Our lead product candidate, Coversin™, a second-generation and potentially best-in-class complement inhibitor, acts on complement component-C5, preventing release of C5a and formation of C5b–9 (also known as the membrane attack complex or MAC). Coversin also independently inhibits LTB4 activity, an amplifier of inflammation. Coversin is a recombinant small protein (16,740 Da) derived from a protein discovered in the saliva of the Ornithodoros moubata tick, where it modulates the host immune system to allow the parasite to feed without alerting the host to its presence or provoking an immune response.
Our initial clinical targets for Coversin are paroxysmal nocturnal haemoglobinuria (PNH), atypical Hemolytic Uremic Syndrome (aHUS), and Guillain Barré syndrome (GBS). Coversin has the potential to treat patients with polymorphisms of the C5 molecule which interfere with correct binding of Soliris® (eculizumab) and prevents its therapeutic efficacy. Soliris is a first-generation C5 inhibitor currently approved for PNH and aHUS treatment.
To date, Akari has demonstrated: (i) full complement inhibition and marked lactate dehydrogenase reduction in a PNH patient with eculizumab resistance who is self-administering Coversin daily pursuant to an approved clinical protocol in the Netherlands, and who has now been administered Coversin since February 2016; (ii) 100% inhibition of complement C5 activity by Coversin with once daily subcutaneous injections during our ongoing Phase Ib clinical trial in healthy volunteers; (iii) that Coversin inhibits PNH red blood cell lysis in vitro; and (iv) that complement inhibition is complete whether measured by ELISA CH50 U Eq/ml assay or sheep red blood cell lytic CH50 assay, as demonstrated in both a Phase Ib healthy volunteer study and a 28-day safety study in non-human primates.
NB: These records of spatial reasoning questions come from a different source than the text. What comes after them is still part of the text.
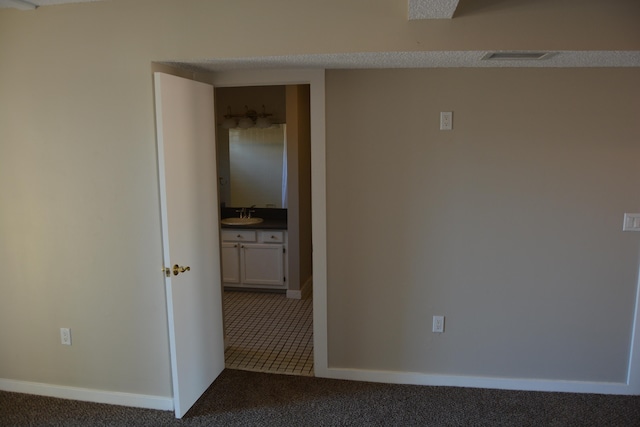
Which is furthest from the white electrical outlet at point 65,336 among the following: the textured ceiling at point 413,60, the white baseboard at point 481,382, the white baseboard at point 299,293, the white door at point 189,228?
the white baseboard at point 299,293

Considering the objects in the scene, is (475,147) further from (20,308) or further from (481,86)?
(20,308)

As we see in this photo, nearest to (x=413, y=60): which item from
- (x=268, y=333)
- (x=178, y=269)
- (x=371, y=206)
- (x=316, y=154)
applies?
(x=316, y=154)

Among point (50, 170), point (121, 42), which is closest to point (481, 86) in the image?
point (121, 42)

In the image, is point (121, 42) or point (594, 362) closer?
point (121, 42)

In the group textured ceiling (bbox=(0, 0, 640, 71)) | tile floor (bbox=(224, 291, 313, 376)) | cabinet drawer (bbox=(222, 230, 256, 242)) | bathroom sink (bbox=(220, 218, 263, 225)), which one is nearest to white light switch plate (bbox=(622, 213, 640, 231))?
textured ceiling (bbox=(0, 0, 640, 71))

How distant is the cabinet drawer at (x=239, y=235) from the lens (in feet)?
15.7

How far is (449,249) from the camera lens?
115 inches

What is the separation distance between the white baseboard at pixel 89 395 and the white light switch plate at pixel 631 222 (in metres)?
2.96

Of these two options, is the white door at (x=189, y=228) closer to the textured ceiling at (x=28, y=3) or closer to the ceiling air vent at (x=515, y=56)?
the textured ceiling at (x=28, y=3)

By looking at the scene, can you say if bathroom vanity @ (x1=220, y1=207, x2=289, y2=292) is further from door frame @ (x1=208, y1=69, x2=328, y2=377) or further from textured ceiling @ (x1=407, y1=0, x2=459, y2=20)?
textured ceiling @ (x1=407, y1=0, x2=459, y2=20)

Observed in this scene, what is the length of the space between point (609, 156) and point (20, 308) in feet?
12.3

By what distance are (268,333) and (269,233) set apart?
1167mm

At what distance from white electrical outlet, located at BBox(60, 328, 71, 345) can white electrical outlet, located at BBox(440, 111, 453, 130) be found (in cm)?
265

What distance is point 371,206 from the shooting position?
9.68 ft
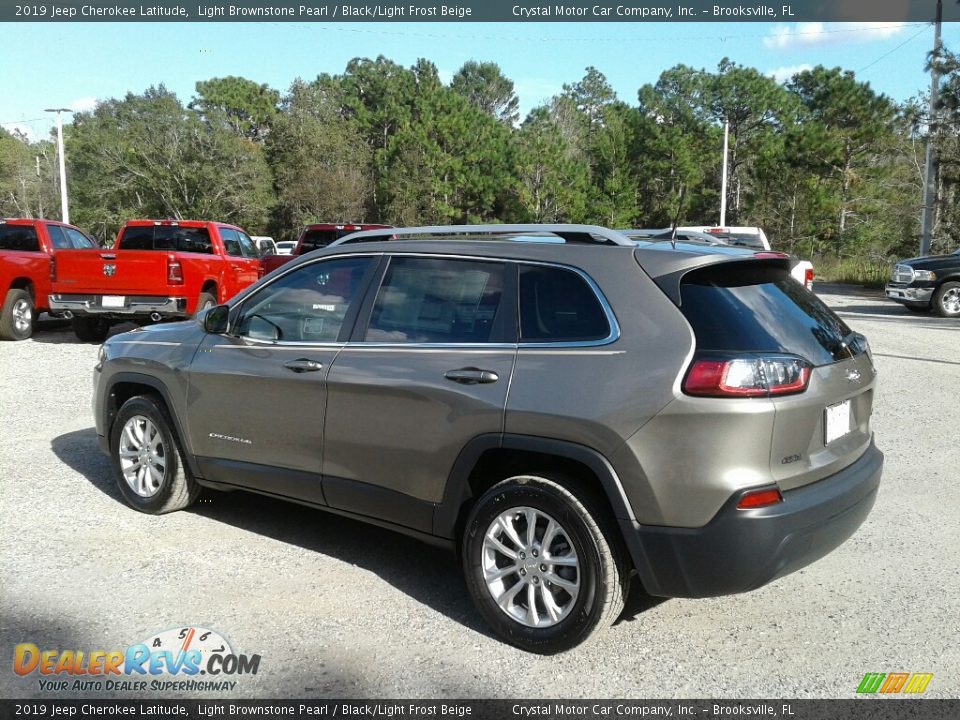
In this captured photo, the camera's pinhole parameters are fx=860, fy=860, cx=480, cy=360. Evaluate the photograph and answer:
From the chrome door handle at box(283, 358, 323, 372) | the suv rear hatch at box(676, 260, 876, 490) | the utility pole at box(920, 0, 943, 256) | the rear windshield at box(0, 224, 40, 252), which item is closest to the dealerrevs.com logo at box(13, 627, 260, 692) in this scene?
the chrome door handle at box(283, 358, 323, 372)

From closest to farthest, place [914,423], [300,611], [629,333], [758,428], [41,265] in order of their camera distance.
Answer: [758,428] → [629,333] → [300,611] → [914,423] → [41,265]

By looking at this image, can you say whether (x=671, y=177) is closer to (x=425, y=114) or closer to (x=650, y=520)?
(x=425, y=114)

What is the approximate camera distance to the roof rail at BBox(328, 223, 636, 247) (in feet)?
12.8

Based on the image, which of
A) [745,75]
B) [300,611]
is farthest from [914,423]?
[745,75]

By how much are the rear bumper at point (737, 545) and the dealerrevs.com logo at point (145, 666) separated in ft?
5.55

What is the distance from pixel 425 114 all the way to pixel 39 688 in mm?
63795

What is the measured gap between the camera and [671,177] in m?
61.6

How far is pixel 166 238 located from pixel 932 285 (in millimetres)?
16102

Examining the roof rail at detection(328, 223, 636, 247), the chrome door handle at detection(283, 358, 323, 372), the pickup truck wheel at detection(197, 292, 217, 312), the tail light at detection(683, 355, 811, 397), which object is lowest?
the pickup truck wheel at detection(197, 292, 217, 312)

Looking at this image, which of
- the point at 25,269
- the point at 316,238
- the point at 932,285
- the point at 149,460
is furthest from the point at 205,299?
the point at 932,285

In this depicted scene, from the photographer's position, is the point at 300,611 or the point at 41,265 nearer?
the point at 300,611

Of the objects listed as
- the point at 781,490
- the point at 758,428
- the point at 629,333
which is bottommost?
the point at 781,490

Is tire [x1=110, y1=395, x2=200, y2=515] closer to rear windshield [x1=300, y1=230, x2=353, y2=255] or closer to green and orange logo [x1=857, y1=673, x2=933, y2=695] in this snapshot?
green and orange logo [x1=857, y1=673, x2=933, y2=695]

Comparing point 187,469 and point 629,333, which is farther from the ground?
point 629,333
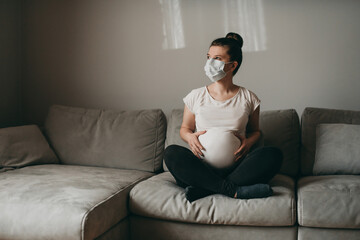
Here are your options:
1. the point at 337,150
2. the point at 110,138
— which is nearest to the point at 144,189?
the point at 110,138

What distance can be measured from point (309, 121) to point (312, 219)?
0.87 meters

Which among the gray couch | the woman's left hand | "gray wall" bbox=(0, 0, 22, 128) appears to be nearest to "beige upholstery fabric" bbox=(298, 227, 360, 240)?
the gray couch

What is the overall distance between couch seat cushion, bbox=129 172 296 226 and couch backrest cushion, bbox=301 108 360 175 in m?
0.47

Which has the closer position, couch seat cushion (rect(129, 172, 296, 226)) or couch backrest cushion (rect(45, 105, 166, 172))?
couch seat cushion (rect(129, 172, 296, 226))

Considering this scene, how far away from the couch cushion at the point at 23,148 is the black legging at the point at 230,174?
1.08 meters

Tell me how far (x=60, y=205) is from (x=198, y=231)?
67 cm

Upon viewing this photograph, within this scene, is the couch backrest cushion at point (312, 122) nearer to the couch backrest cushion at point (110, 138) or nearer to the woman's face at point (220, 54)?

Akari initiated a Phase II trial in February 2016 for patients with eculizumab resistance. In the first and only patient to date, we have obtained both complete complement inhibition (ELISA CH50 < 8 Eq/ml, lower limit of quantification) and marked LDH reduction to below 1.5 ULN (upper limit of normal), and the drug has proven safe and well tolerated through more than one year of therapy to date with no neutralizing antibodies
The primary objective of Akari’s Phase II eculizumab-resistance program is to provide early access to Coversin as a potentially lifesaving alternative to patients with clinically demonstrated resistance to eculizumab. Resistant patients are entered into an open label protocol where safety and efficacy parameters are evaluated on an ongoing basis. We expect to periodically present topline results from this ongoing trial as they become available.
We believe that availability of convenient self-injected daily subcutaneous Coversin may accelerate recruitment for our upcoming Phase III clinical trials, and, as an alternative to intravenous infusion of eculizumab standard of care, may accelerate patient uptake if Coversin is approved by regulatory authorities for commercial sale.